Anything with a named beneficiary, such as retirement accounts and life insurance, usually passes to the person named as the beneficiary even if that person is not the surviving spouse. Bank and investment accounts can also have “transfer on death” or “pay on death” beneficiaries. In many states, cars and even houses can be passed down with beneficiary names. In addition, the jointly owned assets will be transferred to the other owner.
Some assets pass to the deceased spouse’s survivors according to state law in the absence of a will or living trust. You can search for those laws by searching for the state name and the words “intestate succession.” If there are no children, the surviving spouse may inherit everything or may share with the deceased’s parents or siblings. If there are children, the surviving spouse will inherit a portion of the land with the children getting the rest.
For example, in California – a community property state – the spouse inherits all of the community property and one-half of the separate property if there is a child, and the child inherits the remainder. With two or more children, the spouse gets all the community property and one-third of the other’s property, with the children dividing the rest.
Retirement benefits and taxes
Dear Liz: We are about to reach the age where mandatory distributions from our retirement accounts must begin. We don’t need more money because we have a lot of pensions. If we convert to Roth IRAs, will the Roth amount be subject to minimum deductions in the future? Will our heirs have to pay any tax on the money in the Roth account if inherited? Can we count the amount converted to the Roth account against required distributions? I understand that all money is taxed as income when it comes out of retirement accounts.

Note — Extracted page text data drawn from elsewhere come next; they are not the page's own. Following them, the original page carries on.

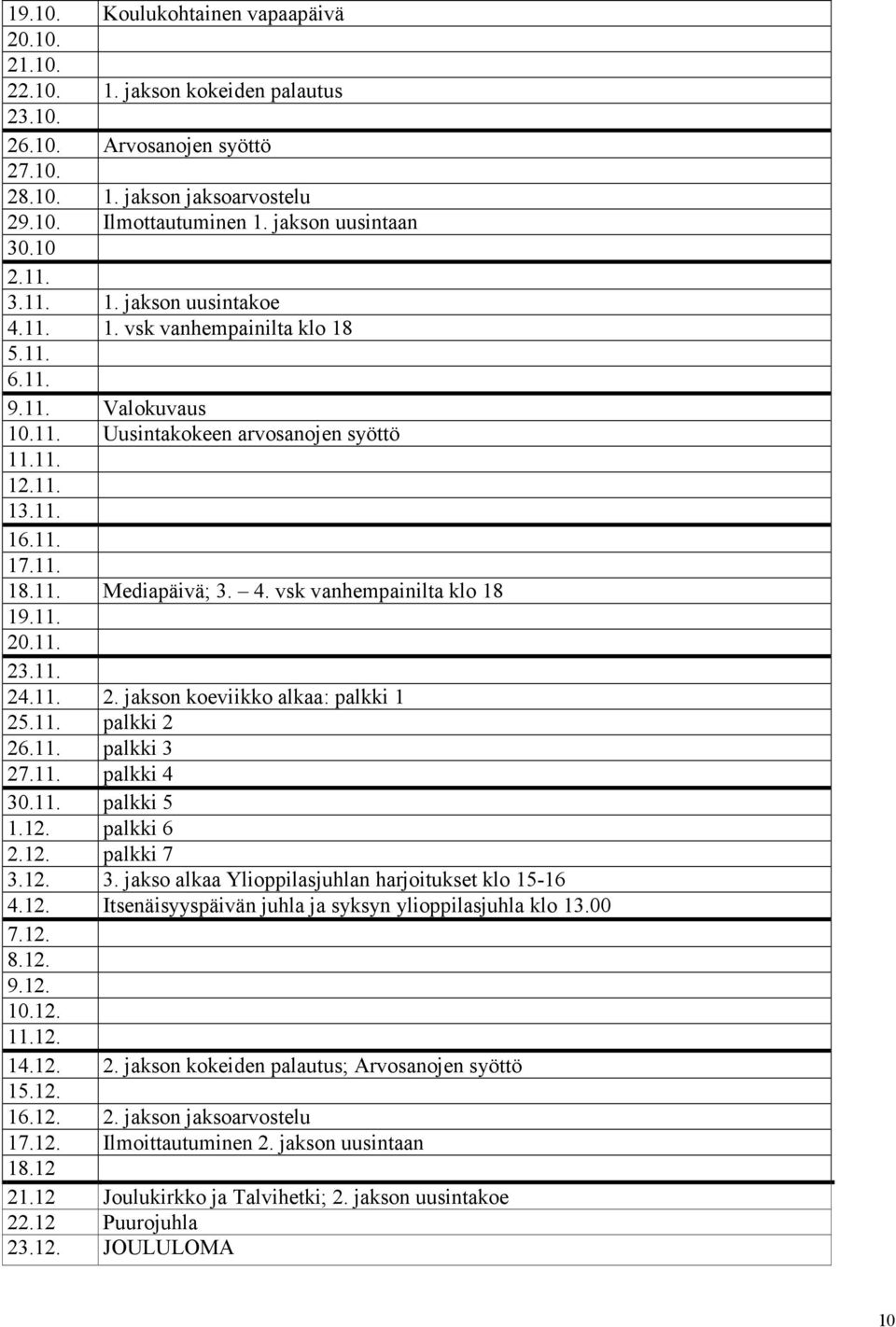 | | |
|---|---|
| 19.10. | Koulukohtainen vapaapäivä |
| 20.10. | |
| 21.10. | |
| 22.10. | 1. jakson kokeiden palautus |
| 23.10. | |
| 26.10. | Arvosanojen syöttö |
| 27.10. | |
| 28.10. | 1. jakson jaksoarvostelu |
| 29.10. | Ilmottautuminen 1. jakson uusintaan |
| 30.10 | |
| 2.11. | |
| 3.11. | 1. jakson uusintakoe |
| 4.11. | 1. vsk vanhempainilta klo 18 |
| 5.11. | |
| 6.11. | |
| 9.11. | Valokuvaus |
| 10.11. | Uusintakokeen arvosanojen syöttö |
| 11.11. | |
| 12.11. | |
| 13.11. | |
| 16.11. | |
| 17.11. | |
| 18.11. | Mediapäivä; 3. – 4. vsk vanhempainilta klo 18 |
| 19.11. | |
| 20.11. | |
| 23.11. | |
| 24.11. | 2. jakson koeviikko alkaa: palkki 1 |
| 25.11. | palkki 2 |
| 26.11. | palkki 3 |
| 27.11. | palkki 4 |
| 30.11. | palkki 5 |
| 1.12. | palkki 6 |
| 2.12. | palkki 7 |
| 3.12. | 3. jakso alkaa Ylioppilasjuhlan harjoitukset klo 15-16 |
| 4.12. | Itsenäisyyspäivän juhla ja syksyn ylioppilasjuhla klo 13.00 |
| 7.12. | |
| 8.12. | |
| 9.12. | |
| 10.12. | |
| 11.12. | |
| 14.12. | 2. jakson kokeiden palautus; Arvosanojen syöttö |
| 15.12. | |
| 16.12. | 2. jakson jaksoarvostelu |
| 17.12. | Ilmoittautuminen 2. jakson uusintaan |
| 18.12 | |
| 21.12 | Joulukirkko ja Talvihetki; 2. jakson uusintakoe |
| 22.12 | Puurojuhla |
| 23.12. | JOULULOMA |

10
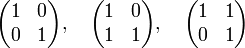 $\begin{pmatrix} 1 & 0 \\ 0 & 1 \end{pmatrix}, \quad \begin{pmatrix} 1 & 0 \\ 1 & 1 \end{pmatrix}, \quad \begin{pmatrix} 1 & 1 \\ 0 & 1 \end{pmatrix}$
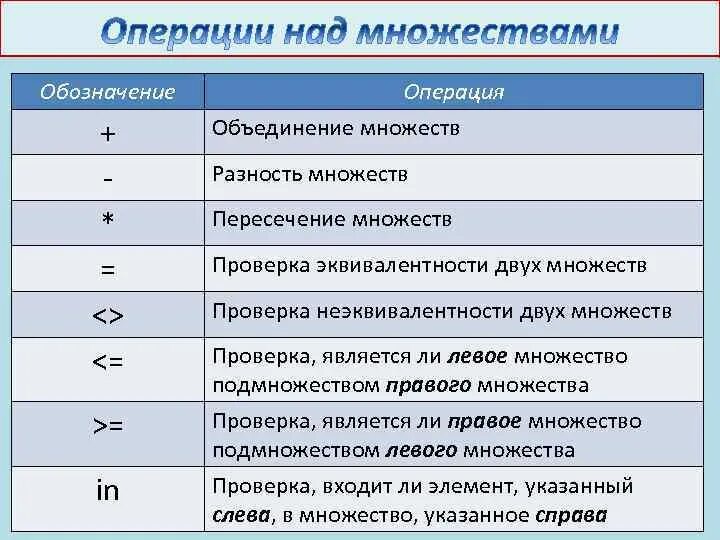 Операции над множествами

| Обозначение | Операция |
|---|---|
| + | Объединение множеств |
| - | Разность множеств |
| * | Пересечение множеств |
| = | Проверка эквивалентности двух множеств |
| <> | Проверка неэквивалентности двух множеств |
| <= | Проверка, является ли левое множество подмножеством правого множества |
| >= | Проверка, является ли правое множество подмножеством левого множества |
| in | Проверка, входит ли элемент, указанный слева, в множество, указанное справа |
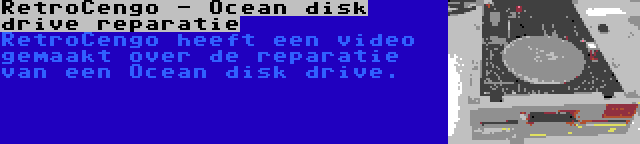 RetroCengo - Ocean disk drive reparatie

RetroCengo heeft een video gemaakt over de reparatie van een Ocean disk drive.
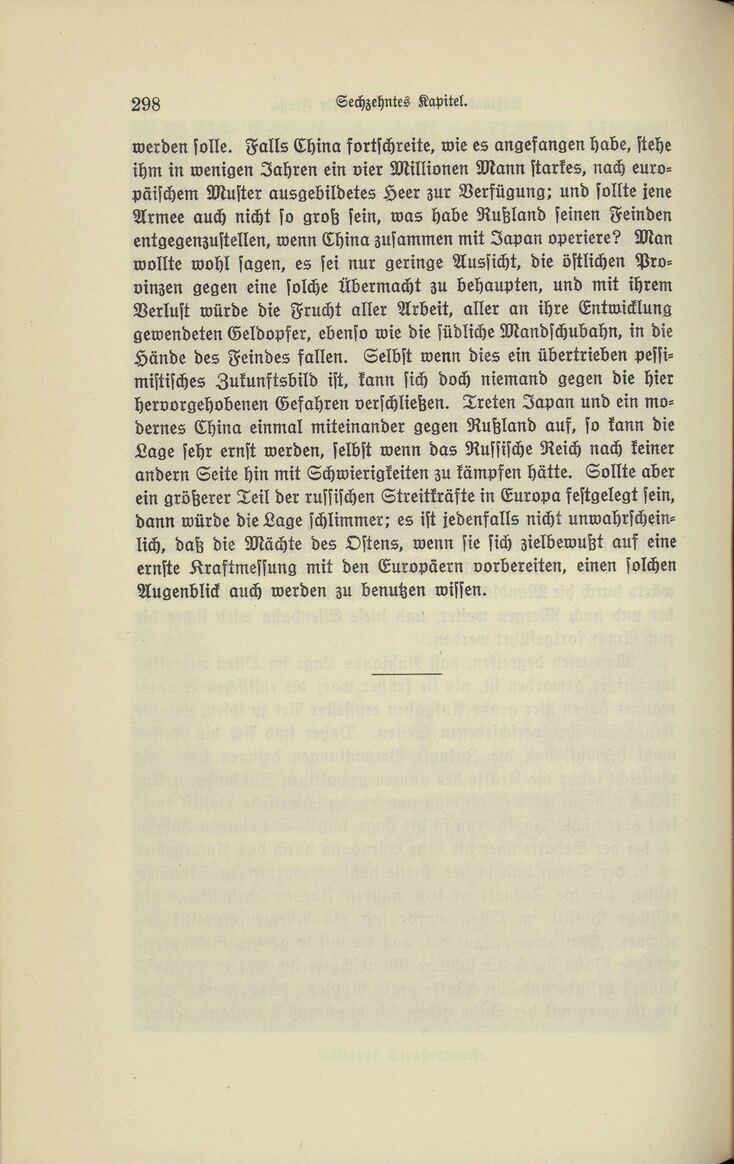 298 Sechzehntes Kapitel.

werden solle. Falls China fortschreite, wie es angefangen habe, stehe ihm in wenigen Jahren ein vier Millionen Mann starkes, nach europäischem Muster ausgebildetes Heer zur Verfügung; und sollte jene Armee auch nicht so groß sein, was habe Rußland seinen Feinden entgegenzustellen, wenn China zusammen mit Japan operiere? Man wollte wohl sagen, es sei nur geringe Aussicht, die östlichen Provinzen gegen eine solche Übermacht zu behaupten, und mit ihrem Verlust würde die Frucht aller Arbeit, aller an ihre Entwicklung gewendeten Geldopfer, ebenso wie die südliche Mandschubahn, in die Hände des Feindes fallen. Selbst wenn dies ein übertrieben pessimistisches Zukunftsbild ist, kann sich doch niemand gegen die hier hervorgehobenen Gefahren verschließen. Treten Japan und ein modernes China einmal miteinander gegen Rußland auf, so kann die Lage sehr ernst werden, selbst wenn das Russische Reich nach keiner andern Seite hin mit Schwierigkeiten zu kämpfen hätte. Sollte aber ein größerer Teil der russischen Streitkräfte in Europa festgelegt sein, dann würde die Lage schlimmer; es ist jedenfalls nicht unwahrscheinlich, daß die Mächte des Ostens, wenn sie sich zielbewußt auf eine ernste Kraftmessung mit den Europäern vorbereiten, einen solchen Augenblick auch werden zu benutzen wissen.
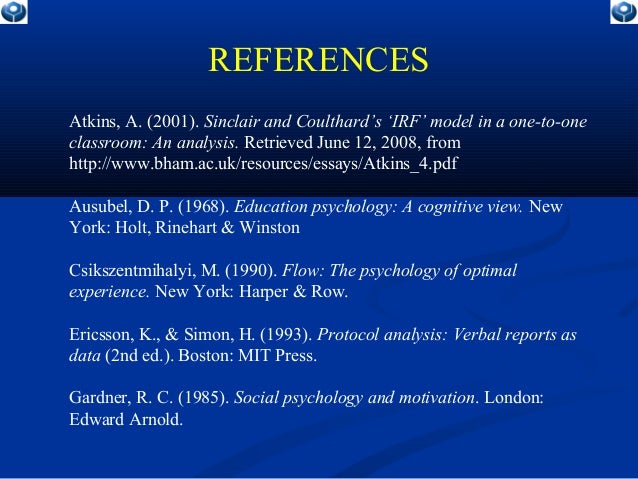 REFERENCES

Atkins, A. (2001). Sinclair and Coulthard's 'IRF' model in a one-to-one classroom: An analysis. Retrieved June 12, 2008, from http://www.bham.ac.uk/resources/essays/Atkins_4.pdf

Ausubel, D. P. (1968). Education psychology: A cognitive view. New York: Holt, Rinehart & Winston

Csikszentmihalyi, M. (1990). Flow: The psychology of optimal experience. New York: Harper & Row.

Ericsson, K., & Simon, H. (1993). Protocol analysis: Verbal reports as data (2nd ed.). Boston: MIT Press.

Gardner, R. C. (1985). Social psychology and motivation. London: Edward Arnold.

Answer: Required minimum distributions and Roth conversions should be separate transactions. Conversions do not count against your RMDs, and you are not allowed to roll an RMD into a Roth.
Any money you convert to a Roth, however, will reduce future RMDs, because Roths are not subject to mandatory distributions. Your heirs will not pay taxes on inherited Roth accounts, however, even though they must empty the accounts within 10 years.
In addition, you increase your pool of tax-free money. This can be especially helpful if one of you survived the other, because after the year of death, the survivor may no longer be able to file as “mined filing jointly” and may be under the less favorable single taxpayer status.
Consult a tax pro, however. Roth conversions can push you into a higher tax bracket and increase your Medicare premiums. A “laddered” approach, or a series of partial Roth conversions over several years, may work well.
Social Security inflation adjustments
Dear Liz: When the Social Security Administration makes cost-of-living adjustments, will these increases be included in the benefit amount for people who have not yet collected their Social Security?
Answer: Social Security inflation adjustments are included in your retirement benefits starting at age 62, whether or not you collect checks. So there is no reason to rush an application just to lock in a cost of living adjustment.
To scrape or not to scrape
Dear Liz: In a recent column, an attorney suggested that a veteran’s information could be destroyed three years after death. However, surviving spouses of veterans may be eligible for benefits to cover the costs of assisted living and must provide that information.
Answer: That is an excellent point. Many people are unaware of the “aid and attendance” benefit that helps veterans and their spouses pay for assistance with activities of daily living, including bathing, dressing and using the bathroom. These custodial care costs are usually not covered by Medicare.
Liz Weston, Certified Financial Planner, is a personal finance columnist for NerdWallet. Inquiries can be sent to him at 3940 Laurel Canyon, No. 238, Studio City, CA 91604, or by using the “Contact” form on asklizweston.com.